Stored data entries →
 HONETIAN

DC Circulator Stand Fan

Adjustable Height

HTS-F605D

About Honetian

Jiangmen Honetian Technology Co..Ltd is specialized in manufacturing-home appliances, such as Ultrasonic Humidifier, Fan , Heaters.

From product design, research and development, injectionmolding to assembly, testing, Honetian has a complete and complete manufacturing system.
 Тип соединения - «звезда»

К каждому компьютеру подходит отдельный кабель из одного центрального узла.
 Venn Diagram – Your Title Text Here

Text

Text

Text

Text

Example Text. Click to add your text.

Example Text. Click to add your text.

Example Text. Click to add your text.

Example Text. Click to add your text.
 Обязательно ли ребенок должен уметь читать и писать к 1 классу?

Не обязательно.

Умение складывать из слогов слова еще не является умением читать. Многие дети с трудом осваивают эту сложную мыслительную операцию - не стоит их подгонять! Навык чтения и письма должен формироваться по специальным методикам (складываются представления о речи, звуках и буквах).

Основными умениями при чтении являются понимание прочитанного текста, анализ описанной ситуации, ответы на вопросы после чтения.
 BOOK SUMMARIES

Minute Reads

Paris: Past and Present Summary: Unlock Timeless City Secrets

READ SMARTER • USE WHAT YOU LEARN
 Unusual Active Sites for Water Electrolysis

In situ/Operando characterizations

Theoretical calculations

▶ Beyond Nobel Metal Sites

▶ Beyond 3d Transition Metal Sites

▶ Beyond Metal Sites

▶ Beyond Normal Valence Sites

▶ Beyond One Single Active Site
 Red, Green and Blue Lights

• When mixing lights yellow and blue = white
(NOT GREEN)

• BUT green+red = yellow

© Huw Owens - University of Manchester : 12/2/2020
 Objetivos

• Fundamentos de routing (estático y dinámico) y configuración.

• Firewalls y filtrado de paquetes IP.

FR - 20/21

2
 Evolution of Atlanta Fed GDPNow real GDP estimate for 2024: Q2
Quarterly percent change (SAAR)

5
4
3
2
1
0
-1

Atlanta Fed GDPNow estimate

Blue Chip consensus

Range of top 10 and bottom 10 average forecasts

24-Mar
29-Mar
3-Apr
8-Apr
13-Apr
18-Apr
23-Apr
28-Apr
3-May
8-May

To do → Looking at the records above, how many lines include "Sites"? Please give the number and nothing more.

Your solution → 5